Скрипнув каблуками, она резко развернулась и легко побежала вверх по лестнице.
- И высоты будут им страшны, и на дороге ужасы; и зацветет миндаль; и отяжелеет кузнечик... Господи, какой к хренам кузнечик! - простонал Байрон.
Из темноты выплыла с подносом Нила. Молча расставила тарелки, кувшин, салфетки и стакан на столике.
- Слыхала? - спросил Байрон. - Я ей про Фому, а она мне про Ерему!
- Был Ерема, сынок, был. Чужой человек. Не могу на Библии поклясться, но спала она не одна. И не с Оливкой.
"Вот кто все знает, - со странным весельем подумал Байрон, наливая в стакан душистого самогона. - Наверняка и про меня с Оливией. А может, и про Диану? Ну это - вряд ли".
- В нижней душевой он среди ночи мылся, - шепотом продолжала Нила. - А кто - не разглядела.
- Звонарев? Виктор этот?
- Не знаю. Мелькнул - и пропал. А голые со спины все на одну жопу.

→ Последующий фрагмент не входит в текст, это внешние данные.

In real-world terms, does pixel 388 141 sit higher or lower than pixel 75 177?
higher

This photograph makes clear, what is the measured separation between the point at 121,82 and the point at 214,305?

- Почему же следователю не сказала? Ведь, может, эта жопа и убила деда. А пока все валят на меня. Понимаешь?
- Не сказала - и не сказала. Позор-то на семью навлекать... Кто я тут такая? Приживалка, да еще, может, из ума выжившая. А ты мужчина, сам прокурором был - отобьешься. Бог не выдаст.
- Значит, свинья съест. А в какое время ты его видела?
- Ближе к утру. Светало... хотя еще очень хмуро было...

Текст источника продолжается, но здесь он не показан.